# Task goal
Search the material below for the string "frames". Return every line that holds it.

-=-=-=-=-

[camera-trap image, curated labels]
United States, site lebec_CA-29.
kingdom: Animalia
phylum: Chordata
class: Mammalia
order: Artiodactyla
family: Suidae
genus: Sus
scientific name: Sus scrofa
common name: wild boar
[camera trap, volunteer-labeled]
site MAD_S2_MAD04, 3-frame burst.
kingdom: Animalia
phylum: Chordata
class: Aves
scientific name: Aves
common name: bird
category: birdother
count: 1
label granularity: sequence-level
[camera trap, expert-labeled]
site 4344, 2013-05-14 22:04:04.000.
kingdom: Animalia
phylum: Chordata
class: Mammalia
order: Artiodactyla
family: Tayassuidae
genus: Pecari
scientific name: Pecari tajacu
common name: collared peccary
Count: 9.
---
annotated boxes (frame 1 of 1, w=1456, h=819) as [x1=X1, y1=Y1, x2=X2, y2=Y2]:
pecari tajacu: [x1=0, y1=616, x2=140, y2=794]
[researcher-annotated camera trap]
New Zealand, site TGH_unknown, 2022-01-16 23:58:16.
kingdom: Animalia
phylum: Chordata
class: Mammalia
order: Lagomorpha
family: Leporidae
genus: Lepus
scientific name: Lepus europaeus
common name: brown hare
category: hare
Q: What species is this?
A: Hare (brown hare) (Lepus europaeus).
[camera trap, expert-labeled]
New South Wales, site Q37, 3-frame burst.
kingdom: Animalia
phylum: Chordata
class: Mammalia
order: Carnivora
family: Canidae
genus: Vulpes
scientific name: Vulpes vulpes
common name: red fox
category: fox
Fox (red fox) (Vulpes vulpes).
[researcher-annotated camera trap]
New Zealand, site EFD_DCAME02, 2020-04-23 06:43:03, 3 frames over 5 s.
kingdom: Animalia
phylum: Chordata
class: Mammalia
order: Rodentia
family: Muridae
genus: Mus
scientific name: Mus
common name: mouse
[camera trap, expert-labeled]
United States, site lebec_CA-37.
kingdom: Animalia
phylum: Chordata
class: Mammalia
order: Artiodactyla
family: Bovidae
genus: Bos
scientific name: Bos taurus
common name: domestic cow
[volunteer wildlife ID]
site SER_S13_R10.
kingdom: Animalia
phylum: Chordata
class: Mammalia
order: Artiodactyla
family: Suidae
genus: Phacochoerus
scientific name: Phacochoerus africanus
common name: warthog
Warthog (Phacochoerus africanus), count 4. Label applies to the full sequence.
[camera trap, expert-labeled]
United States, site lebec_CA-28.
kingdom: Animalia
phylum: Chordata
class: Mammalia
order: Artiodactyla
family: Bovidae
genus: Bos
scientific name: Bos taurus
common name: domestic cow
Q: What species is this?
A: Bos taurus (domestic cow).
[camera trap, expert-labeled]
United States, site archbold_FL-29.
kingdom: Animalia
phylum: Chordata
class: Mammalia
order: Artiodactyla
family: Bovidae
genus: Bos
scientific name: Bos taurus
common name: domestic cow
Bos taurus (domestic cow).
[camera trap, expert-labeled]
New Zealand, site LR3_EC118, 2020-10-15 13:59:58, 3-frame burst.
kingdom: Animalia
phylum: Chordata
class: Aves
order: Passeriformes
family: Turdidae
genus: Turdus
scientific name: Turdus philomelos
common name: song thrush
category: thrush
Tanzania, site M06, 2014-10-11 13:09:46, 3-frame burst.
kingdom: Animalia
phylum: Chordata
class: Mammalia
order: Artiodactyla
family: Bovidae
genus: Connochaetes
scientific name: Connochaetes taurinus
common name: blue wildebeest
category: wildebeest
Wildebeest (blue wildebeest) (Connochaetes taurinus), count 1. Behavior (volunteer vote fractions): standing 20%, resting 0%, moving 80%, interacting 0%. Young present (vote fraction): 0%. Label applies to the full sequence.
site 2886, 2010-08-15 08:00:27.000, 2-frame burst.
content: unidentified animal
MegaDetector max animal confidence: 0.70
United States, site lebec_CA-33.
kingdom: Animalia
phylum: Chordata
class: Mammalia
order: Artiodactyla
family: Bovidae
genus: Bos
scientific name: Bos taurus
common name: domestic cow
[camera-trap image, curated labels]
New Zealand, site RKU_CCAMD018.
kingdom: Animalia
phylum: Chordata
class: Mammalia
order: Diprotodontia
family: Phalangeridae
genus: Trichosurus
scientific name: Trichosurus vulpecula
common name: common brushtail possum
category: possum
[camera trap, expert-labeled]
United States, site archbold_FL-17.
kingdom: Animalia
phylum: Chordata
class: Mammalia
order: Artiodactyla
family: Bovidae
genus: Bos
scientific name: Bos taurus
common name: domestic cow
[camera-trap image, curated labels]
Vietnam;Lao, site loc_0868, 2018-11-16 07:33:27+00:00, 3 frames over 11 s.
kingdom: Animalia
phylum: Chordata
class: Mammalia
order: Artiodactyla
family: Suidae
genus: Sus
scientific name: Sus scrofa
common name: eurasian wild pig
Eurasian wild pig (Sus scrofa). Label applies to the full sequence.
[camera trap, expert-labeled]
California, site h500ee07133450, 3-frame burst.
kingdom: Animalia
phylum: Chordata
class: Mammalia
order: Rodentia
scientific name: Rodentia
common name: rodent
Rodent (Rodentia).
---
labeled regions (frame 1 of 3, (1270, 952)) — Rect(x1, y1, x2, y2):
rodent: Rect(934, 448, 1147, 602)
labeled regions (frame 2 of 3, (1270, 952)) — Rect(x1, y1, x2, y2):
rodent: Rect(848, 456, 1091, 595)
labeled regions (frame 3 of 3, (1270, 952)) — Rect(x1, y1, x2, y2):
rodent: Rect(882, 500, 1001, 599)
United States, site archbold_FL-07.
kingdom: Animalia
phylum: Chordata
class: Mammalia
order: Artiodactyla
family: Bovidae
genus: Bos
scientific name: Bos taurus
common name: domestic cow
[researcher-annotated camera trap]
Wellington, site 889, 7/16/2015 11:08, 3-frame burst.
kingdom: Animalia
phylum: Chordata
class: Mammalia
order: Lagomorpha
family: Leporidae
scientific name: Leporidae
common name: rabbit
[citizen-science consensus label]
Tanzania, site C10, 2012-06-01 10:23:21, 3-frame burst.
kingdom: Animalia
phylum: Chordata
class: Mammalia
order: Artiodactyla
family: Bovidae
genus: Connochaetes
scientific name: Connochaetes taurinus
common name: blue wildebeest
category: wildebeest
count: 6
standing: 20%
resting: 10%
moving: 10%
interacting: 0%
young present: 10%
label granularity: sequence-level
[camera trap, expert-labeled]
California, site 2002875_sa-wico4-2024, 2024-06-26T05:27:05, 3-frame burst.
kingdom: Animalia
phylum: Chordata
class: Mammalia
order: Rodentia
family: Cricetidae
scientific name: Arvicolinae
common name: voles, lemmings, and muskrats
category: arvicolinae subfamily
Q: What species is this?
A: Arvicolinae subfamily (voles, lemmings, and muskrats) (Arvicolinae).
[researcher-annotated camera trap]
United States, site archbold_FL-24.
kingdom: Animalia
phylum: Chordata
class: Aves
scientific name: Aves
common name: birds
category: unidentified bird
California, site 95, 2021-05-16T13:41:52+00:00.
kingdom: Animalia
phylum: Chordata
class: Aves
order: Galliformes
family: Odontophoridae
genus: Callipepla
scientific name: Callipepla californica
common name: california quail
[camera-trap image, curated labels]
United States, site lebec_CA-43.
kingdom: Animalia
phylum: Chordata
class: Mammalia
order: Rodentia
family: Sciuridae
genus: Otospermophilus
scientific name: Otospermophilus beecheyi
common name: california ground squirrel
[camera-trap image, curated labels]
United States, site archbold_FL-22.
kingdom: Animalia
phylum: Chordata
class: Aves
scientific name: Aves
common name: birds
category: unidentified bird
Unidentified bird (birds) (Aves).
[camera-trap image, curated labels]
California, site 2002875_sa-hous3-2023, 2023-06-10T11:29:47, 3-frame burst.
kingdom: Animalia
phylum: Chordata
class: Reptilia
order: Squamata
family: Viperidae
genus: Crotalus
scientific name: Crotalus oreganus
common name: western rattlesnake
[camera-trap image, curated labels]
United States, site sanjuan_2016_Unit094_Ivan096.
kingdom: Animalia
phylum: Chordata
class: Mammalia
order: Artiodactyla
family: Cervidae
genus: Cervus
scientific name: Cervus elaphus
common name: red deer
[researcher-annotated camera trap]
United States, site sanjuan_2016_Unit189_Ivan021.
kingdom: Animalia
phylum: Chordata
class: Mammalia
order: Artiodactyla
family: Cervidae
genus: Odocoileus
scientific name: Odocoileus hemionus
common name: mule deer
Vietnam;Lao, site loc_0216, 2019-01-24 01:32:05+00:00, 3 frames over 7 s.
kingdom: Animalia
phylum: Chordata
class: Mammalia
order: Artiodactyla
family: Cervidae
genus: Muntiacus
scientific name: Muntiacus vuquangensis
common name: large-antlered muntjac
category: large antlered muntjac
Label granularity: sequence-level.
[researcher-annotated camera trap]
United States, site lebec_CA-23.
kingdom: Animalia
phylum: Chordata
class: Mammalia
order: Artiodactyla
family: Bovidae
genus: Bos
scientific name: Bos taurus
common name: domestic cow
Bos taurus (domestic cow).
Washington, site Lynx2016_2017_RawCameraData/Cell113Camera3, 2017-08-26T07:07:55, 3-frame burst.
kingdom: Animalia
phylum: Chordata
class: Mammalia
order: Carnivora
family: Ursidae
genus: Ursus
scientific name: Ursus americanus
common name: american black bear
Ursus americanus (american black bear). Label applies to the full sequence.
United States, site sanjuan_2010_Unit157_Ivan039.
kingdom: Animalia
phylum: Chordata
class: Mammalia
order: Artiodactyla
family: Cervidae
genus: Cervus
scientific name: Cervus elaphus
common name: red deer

-=-=-=-=-

# Answer for the task
New Zealand, site EFD_DCAME02, 2020-04-23 06:43:03, 3 frames over 5 s.
Vietnam;Lao, site loc_0868, 2018-11-16 07:33:27+00:00, 3 frames over 11 s.
Vietnam;Lao, site loc_0216, 2019-01-24 01:32:05+00:00, 3 frames over 7 s.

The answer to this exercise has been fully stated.